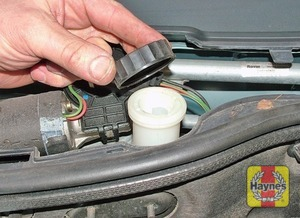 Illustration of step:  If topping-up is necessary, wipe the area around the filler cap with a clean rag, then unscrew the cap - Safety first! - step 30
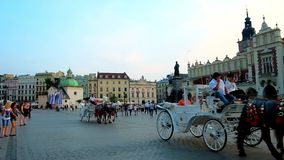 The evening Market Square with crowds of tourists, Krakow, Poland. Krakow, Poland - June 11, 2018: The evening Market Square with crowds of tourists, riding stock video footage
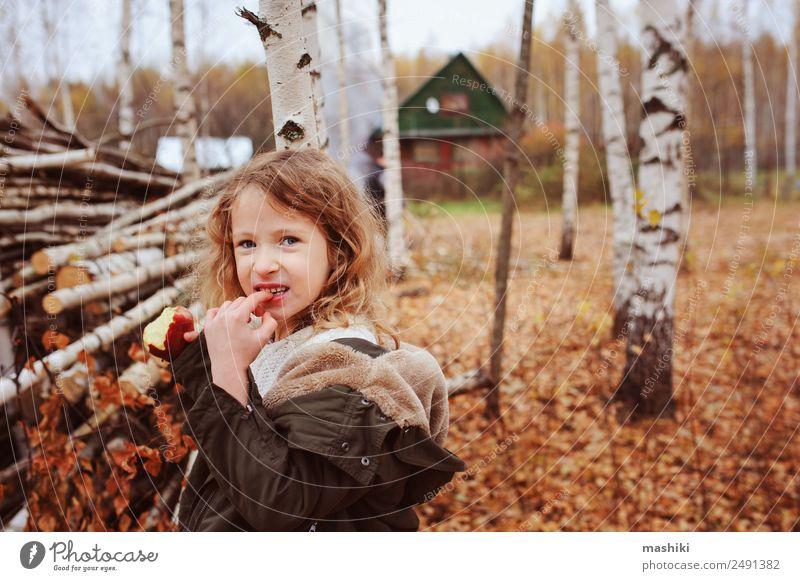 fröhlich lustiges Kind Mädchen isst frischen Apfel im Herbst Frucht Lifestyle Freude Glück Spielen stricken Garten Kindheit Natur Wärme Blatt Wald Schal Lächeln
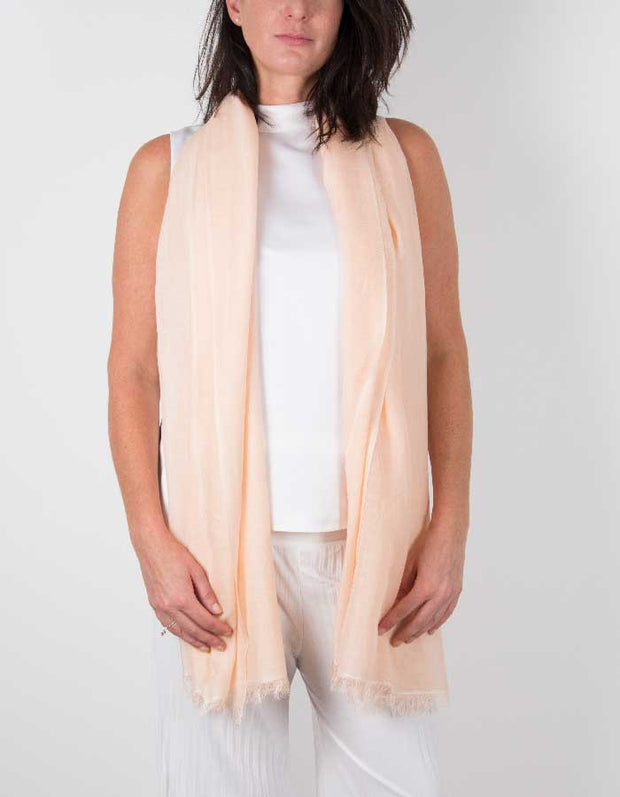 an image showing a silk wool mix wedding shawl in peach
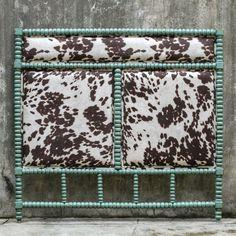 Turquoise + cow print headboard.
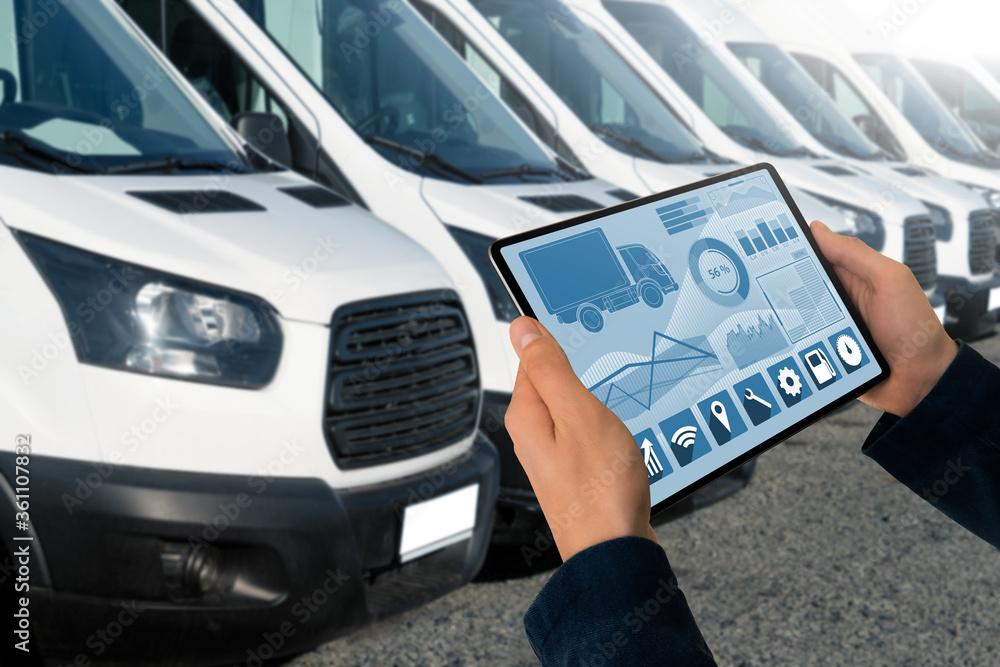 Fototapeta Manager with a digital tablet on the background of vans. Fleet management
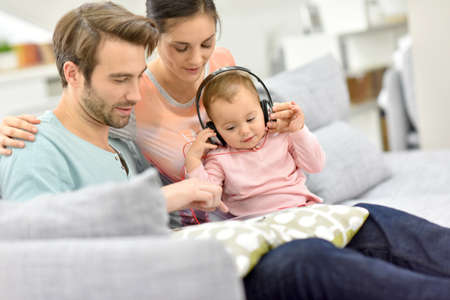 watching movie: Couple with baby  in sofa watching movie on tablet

----------

PROBLEM STATEMENT
Every entry above is to be set down exactly; the pictures are to be left out.

COMPLETED EXERCISE
 Illustration of step:  If topping-up is necessary, wipe the area around the filler cap with a clean rag, then unscrew the cap - Safety first! - step 30
 The evening Market Square with crowds of tourists, Krakow, Poland. Krakow, Poland - June 11, 2018: The evening Market Square with crowds of tourists, riding stock video footage
 fröhlich lustiges Kind Mädchen isst frischen Apfel im Herbst Frucht Lifestyle Freude Glück Spielen stricken Garten Kindheit Natur Wärme Blatt Wald Schal Lächeln
 an image showing a silk wool mix wedding shawl in peach
 Turquoise + cow print headboard.
 Fototapeta Manager with a digital tablet on the background of vans. Fleet management
 watching movie: Couple with baby  in sofa watching movie on tablet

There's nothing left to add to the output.